RAW DATA:
━━━━━━

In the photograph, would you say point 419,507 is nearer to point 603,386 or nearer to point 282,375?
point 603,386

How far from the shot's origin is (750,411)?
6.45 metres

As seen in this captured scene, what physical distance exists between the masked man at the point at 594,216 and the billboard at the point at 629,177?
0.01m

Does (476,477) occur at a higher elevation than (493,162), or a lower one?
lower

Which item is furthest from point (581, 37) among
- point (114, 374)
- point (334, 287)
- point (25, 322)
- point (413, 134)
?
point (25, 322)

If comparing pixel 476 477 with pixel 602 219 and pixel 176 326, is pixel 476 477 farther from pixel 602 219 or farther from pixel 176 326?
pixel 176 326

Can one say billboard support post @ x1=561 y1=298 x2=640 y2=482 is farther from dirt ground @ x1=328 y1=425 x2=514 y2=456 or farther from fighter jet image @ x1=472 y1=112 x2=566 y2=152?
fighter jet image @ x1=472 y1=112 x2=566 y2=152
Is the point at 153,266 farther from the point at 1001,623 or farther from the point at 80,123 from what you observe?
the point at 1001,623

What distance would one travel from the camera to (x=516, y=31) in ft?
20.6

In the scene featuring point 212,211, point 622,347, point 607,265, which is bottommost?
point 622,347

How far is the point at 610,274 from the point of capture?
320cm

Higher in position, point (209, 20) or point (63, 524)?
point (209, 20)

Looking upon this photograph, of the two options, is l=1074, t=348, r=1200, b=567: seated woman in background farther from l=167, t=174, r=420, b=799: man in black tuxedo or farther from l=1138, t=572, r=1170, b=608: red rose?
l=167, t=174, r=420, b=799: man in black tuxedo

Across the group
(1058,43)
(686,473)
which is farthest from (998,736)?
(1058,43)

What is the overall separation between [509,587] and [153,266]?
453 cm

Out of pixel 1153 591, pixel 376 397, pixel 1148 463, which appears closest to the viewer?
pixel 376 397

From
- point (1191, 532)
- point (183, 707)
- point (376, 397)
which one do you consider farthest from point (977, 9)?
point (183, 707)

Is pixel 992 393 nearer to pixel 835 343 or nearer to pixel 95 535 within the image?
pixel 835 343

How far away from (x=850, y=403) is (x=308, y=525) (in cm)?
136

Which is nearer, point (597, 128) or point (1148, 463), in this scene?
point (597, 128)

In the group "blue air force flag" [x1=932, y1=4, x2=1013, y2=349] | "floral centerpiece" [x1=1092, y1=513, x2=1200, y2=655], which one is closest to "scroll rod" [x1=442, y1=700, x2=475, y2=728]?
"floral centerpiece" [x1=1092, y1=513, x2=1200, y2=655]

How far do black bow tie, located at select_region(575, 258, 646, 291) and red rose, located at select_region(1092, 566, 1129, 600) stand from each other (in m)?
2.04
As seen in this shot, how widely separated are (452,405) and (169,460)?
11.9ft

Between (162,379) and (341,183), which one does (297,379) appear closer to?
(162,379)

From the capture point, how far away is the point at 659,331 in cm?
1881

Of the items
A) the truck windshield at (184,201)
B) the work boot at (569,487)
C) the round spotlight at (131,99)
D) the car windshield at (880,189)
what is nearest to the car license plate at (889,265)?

━━━━━━

STATED EXERCISE:
Using the listing above, please repeat every entry exactly.

EXERCISE ANSWER:
In the photograph, would you say point 419,507 is nearer to point 603,386 or nearer to point 282,375?
point 603,386

How far from the shot's origin is (750,411)?
6.45 metres

As seen in this captured scene, what physical distance exists between the masked man at the point at 594,216 and the billboard at the point at 629,177?
0.01m

Does (476,477) occur at a higher elevation than (493,162), or a lower one?
lower

Which item is furthest from point (581, 37) among
- point (114, 374)
- point (334, 287)
- point (25, 322)
- point (413, 134)
?
point (25, 322)

If comparing pixel 476 477 with pixel 602 219 and pixel 176 326, is pixel 476 477 farther from pixel 602 219 or farther from pixel 176 326?
pixel 176 326

Can one say billboard support post @ x1=561 y1=298 x2=640 y2=482 is farther from dirt ground @ x1=328 y1=425 x2=514 y2=456 or farther from fighter jet image @ x1=472 y1=112 x2=566 y2=152?
fighter jet image @ x1=472 y1=112 x2=566 y2=152
Is the point at 153,266 farther from the point at 1001,623 or farther from the point at 80,123 from what you observe?
the point at 1001,623

What distance would one travel from the camera to (x=516, y=31) in ft?
20.6

In the scene featuring point 212,211, point 622,347, point 607,265, which is bottommost?
point 622,347

How far is the point at 610,274 from the point of capture?
320cm

Higher in position, point (209, 20) or point (63, 524)?
point (209, 20)

Looking upon this photograph, of the two options, is l=1074, t=348, r=1200, b=567: seated woman in background farther from l=167, t=174, r=420, b=799: man in black tuxedo or farther from l=1138, t=572, r=1170, b=608: red rose?
l=167, t=174, r=420, b=799: man in black tuxedo

Across the group
(1058,43)
(686,473)
which is farthest from (998,736)?
(1058,43)

What is the overall separation between [509,587] and [153,266]?
453 cm

Out of pixel 1153 591, pixel 376 397, pixel 1148 463, which appears closest to the viewer?
pixel 376 397

From
- point (1191, 532)
- point (183, 707)
- point (376, 397)
which one do you consider farthest from point (977, 9)?
point (183, 707)

Is pixel 992 393 nearer to pixel 835 343 or nearer to pixel 95 535 within the image?
pixel 835 343

How far away from (x=850, y=403) is (x=308, y=525) (in cm)?
136

Which is nearer, point (597, 128) or point (1148, 463), in this scene?
point (597, 128)

In the group "blue air force flag" [x1=932, y1=4, x2=1013, y2=349] | "floral centerpiece" [x1=1092, y1=513, x2=1200, y2=655], which one is closest to "scroll rod" [x1=442, y1=700, x2=475, y2=728]?
"floral centerpiece" [x1=1092, y1=513, x2=1200, y2=655]

How far do black bow tie, located at select_region(575, 258, 646, 291) and red rose, located at select_region(1092, 566, 1129, 600) stand from each other (in m)?
2.04
As seen in this shot, how widely separated are (452,405) and (169,460)?
11.9ft

Between (162,379) and (341,183), which one does (297,379) appear closer to?
(162,379)

From the capture point, how far away is the point at 659,331 in cm?
1881

Of the items
A) the truck windshield at (184,201)
B) the work boot at (569,487)
C) the round spotlight at (131,99)
D) the car windshield at (880,189)
what is nearest to the car license plate at (889,265)?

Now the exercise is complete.